While Xavier Dolan is one of the few directors from my generation that is actually doing something in the art world, Noah Baumbach is the only director who is actually talking about my generation itself. The movie Men, Women and Children tried to talk about the effect of modern technology in our society nowadays, but couldn’t capture the essence of the millennials – the generation who were born between 1980’s to the early 2000’s. But if you think about it, who can actually capture it since no one fully understands it?
Being a 22 year-old recent graduate from college working in a movie theater to save money to travel more, I’ve spent the last year of my life wondering if what I’m doing is right. I look at people I know from 18 to 27 years old and they are not facing a present or future very different from mine. My parents got jobs when they were 13 in a time where it was common to get married at 20 and have your first child at 23. That was twenty years ago and nowadays the millennials live in a society where we suffer from the pressure of actually doing something with our lives and having to face decisions in a world where future is uncertain, expensive and yet full of possibilities and opportunities. Technology made the world so small, fast e practicable that one person can actually be a blogger for the rest of their lives and be financially successful if they are doing it right. And that’s exactly what Noah Baumbach is talking about.
The inspiration to write this review, which is something I haven’t done in a long time, is because of his latest movie, Mistress America, that was also written by the amazing Greta Gerwig, being the second collaboration between them since the movie Frances Ha.
After creating a modern digital Manhattan in Frances Ha by showing my generation through the life of an expiring girl who wants to keep reality up to her imagination of what kind of movie her life is going to be like, Noah Baumbach wrote and directed While We’re Young, that puts two generations side by side: the generation who just turned 40 and the one who just turned 20. While one tries to keep up with the modern technology and tries to be cool, the younger generation filters back what used to be cool during the 60’s to 80’s, collecting vinyls, reading old books and buying clothes at thrift shops. But which one is truly original and is living life at its best?
In Mistress America, Noah Baumbach, along with Greta Gerwig, follow this anthology they have created since Frances Ha by presenting two girls: a 18-year-old who doesn’t know who she is and falls in love with everything that is interesting and cool, and a 30-year-old who is obsessed with herself but can’t make it through the world because of how the world offers so many possibilities and how easy is to drop one thing that isn’t finished to start a new one.
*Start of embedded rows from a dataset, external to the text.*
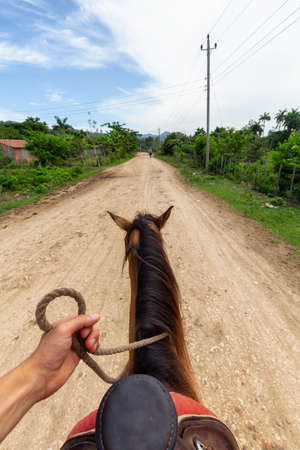 Horseback Riding on a dirty trail in the country side near a small Cuban Town during a vibrant sunny day. Taken in Trinidad, Cuba. 版權商用圖片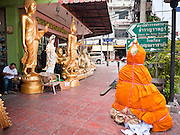 """05 JULY 2011 - BANGKOK, THAILAND:     A wrapped Buddha statue and other Buddha statues for sale on Bamrung Muang Street in Bangkok. Buddha statues are wrapped in saffron cloth before they moved, either from the factory or the store. Thanon Bamrung Muang (Thanon is Thai for Road or Street) is Bangkok's """"Street of Many Buddhas."""" Like many ancient cities, Bangkok was once a city of artisan's neighborhoods and Bamrung Muang Road, near Bangkok's present day city hall, was once the street where all the country's Buddha statues were made. Now they made in factories on the edge of Bangkok, but Bamrung Muang Road is still where the statues are sold. Once an elephant trail, it was one of the first streets paved in Bangkok, it is the largest center of Buddhist supplies in Thailand. Not just statues but also monk's robes, candles, alms bowls, and pre-configured alms baskets are for sale along both sides of the street.      PHOTO BY JACK KURTZ"""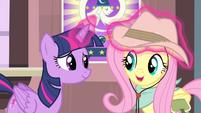 Twilight adjusting Fluttershy's hat S4E11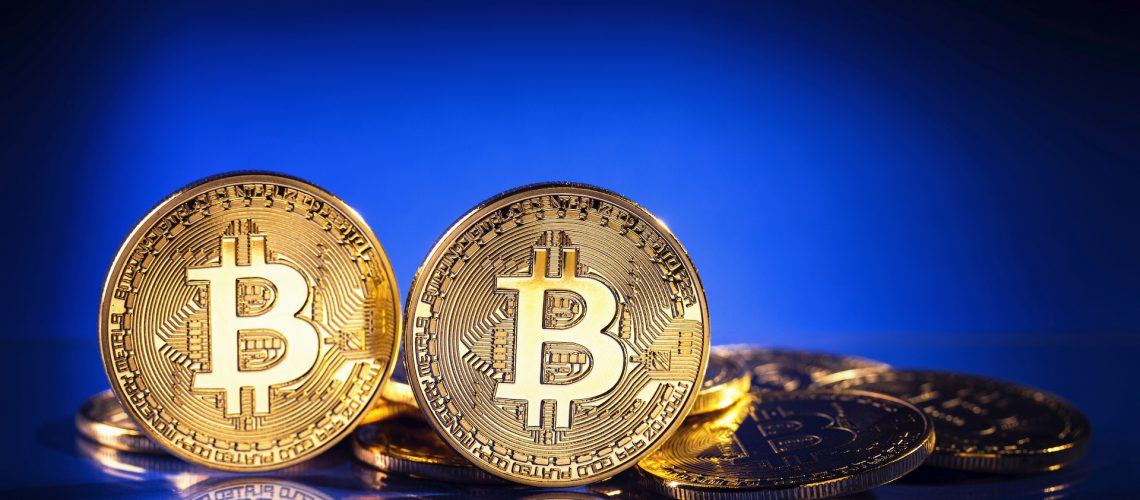 Gold bitcoins on a blue background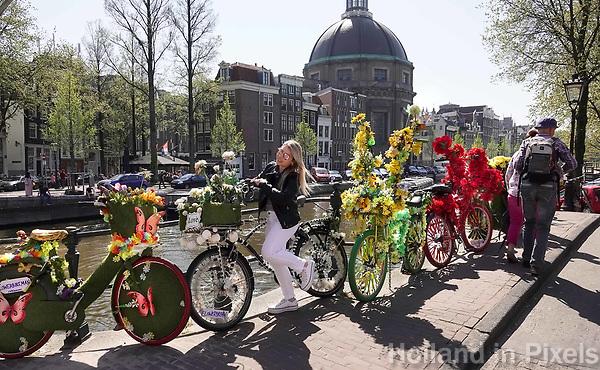 Nederland - Amsterdam - 2019.  Toeristen poseren bij de fietsen van de Flowerbikeman. Foto Berlinda van Dam Hollandse Hoogte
Is important to know that I’m not putting my generation as victims here, but through this movie, Baumbach and Gerwig presents a study that almost no one has ever done it before. And despite that is a very weird comedy, Mistress America is the most interesting and realistic reading of my generation. We kind of don’t know who we are – like the 18-year-old but – but we kind of think we are awesome and possibly “the voice of our generation”, like the 30-year-old. Also, Lena Dunham must be mentioned here for using the same quote in “Girls”, the HBO show that I believe it’s very similar to those Baumbach movies.
But why are they so interesting anyway? Because we don’t know what the fuck is going on and we really don’t know how to tell our parents that we have no absolutely fucking idea of what we are doing with our lives. Maybe they also didn’t know when they were 20’s, but this is a modern world that they don’t get it, and we don’t get it as well. And Noah Baumbach makes fun of it by taking his characters in Mistress America to see a psych to know what to do after a financial plan went wrong! And yes, technology made it worst, because we have access to everything and anything but we don’t actually know what to do with all this information.
I’m not here to cry for how misunderstood we are, though. I’m saying this because we want to live longer and better and that’s why Noah Baumbach movies are so amazing. Because by portraying my generation he also says always the same thing at the end: no matter what you do or don’t do, just be yourself and keep going. The world today is too fast, too accessible and too small. We don’t have the perfect job at 20’s, get marry, have children and grow old. We are the generation who has the possibility and opportunity to explore, to make mistakes and start again. And that’s what I try to tell myself every single day of my weird 20’s life.